* [What you have to do] Beginning with the first line below, output every record verbatim and leave out the images.

* [Source material]
########

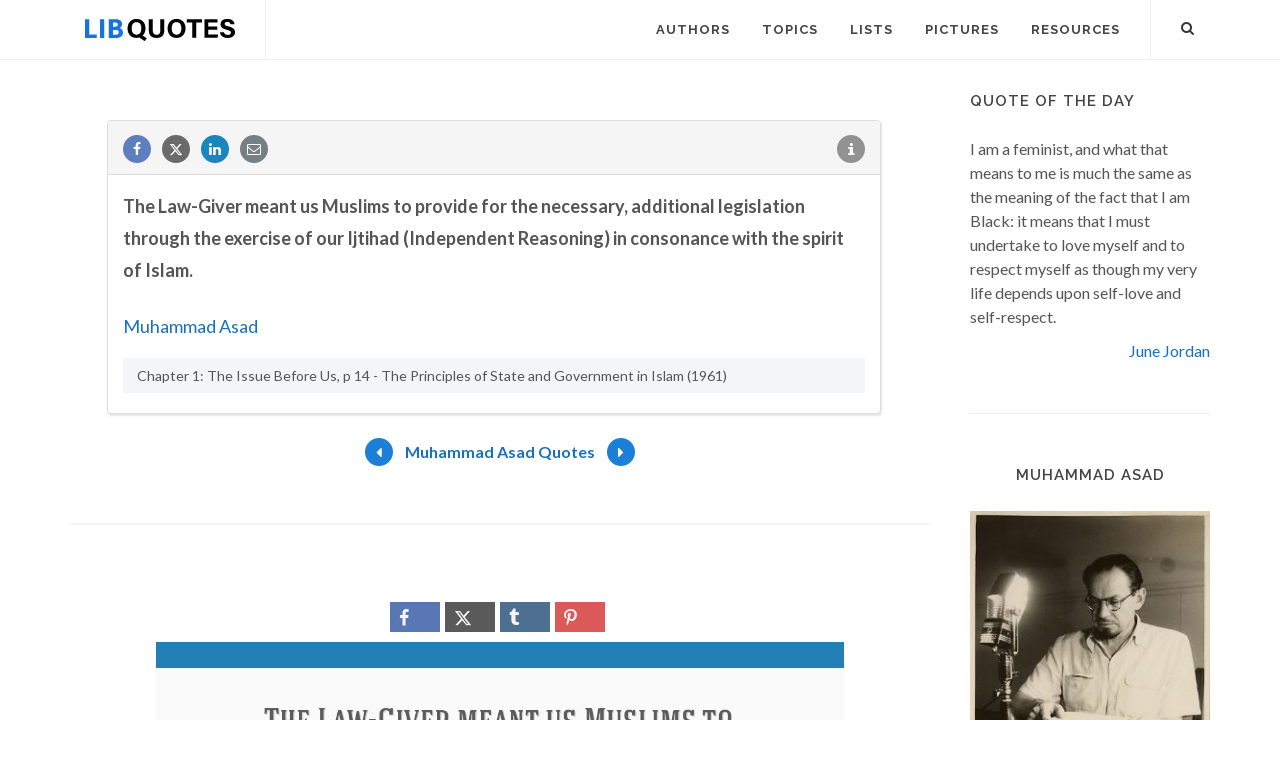

--- FILE ---
content_type: text/html; charset=utf-8
request_url: https://www.google.com/recaptcha/api2/aframe
body_size: 268
content:
<!DOCTYPE HTML><html><head><meta http-equiv="content-type" content="text/html; charset=UTF-8"></head><body><script nonce="Kgth2kKLSqm76OkX7P673w">/** Anti-fraud and anti-abuse applications only. See google.com/recaptcha */ try{var clients={'sodar':'https://pagead2.googlesyndication.com/pagead/sodar?'};window.addEventListener("message",function(a){try{if(a.source===window.parent){var b=JSON.parse(a.data);var c=clients[b['id']];if(c){var d=document.createElement('img');d.src=c+b['params']+'&rc='+(localStorage.getItem("rc::a")?sessionStorage.getItem("rc::b"):"");window.document.body.appendChild(d);sessionStorage.setItem("rc::e",parseInt(sessionStorage.getItem("rc::e")||0)+1);localStorage.setItem("rc::h",'1768523081097');}}}catch(b){}});window.parent.postMessage("_grecaptcha_ready", "*");}catch(b){}</script></body></html>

########

* [Written solution]
--- FILE ---
content_type: text/html; charset=utf-8
request_url: https://www.google.com/recaptcha/api2/aframe
body_size: 268
content:
<!DOCTYPE HTML><html><head><meta http-equiv="content-type" content="text/html; charset=UTF-8"></head><body><script nonce="Kgth2kKLSqm76OkX7P673w">/** Anti-fraud and anti-abuse applications only. See google.com/recaptcha */ try{var clients={'sodar':'https://pagead2.googlesyndication.com/pagead/sodar?'};window.addEventListener("message",function(a){try{if(a.source===window.parent){var b=JSON.parse(a.data);var c=clients[b['id']];if(c){var d=document.createElement('img');d.src=c+b['params']+'&rc='+(localStorage.getItem("rc::a")?sessionStorage.getItem("rc::b"):"");window.document.body.appendChild(d);sessionStorage.setItem("rc::e",parseInt(sessionStorage.getItem("rc::e")||0)+1);localStorage.setItem("rc::h",'1768523081097');}}}catch(b){}});window.parent.postMessage("_grecaptcha_ready", "*");}catch(b){}</script></body></html>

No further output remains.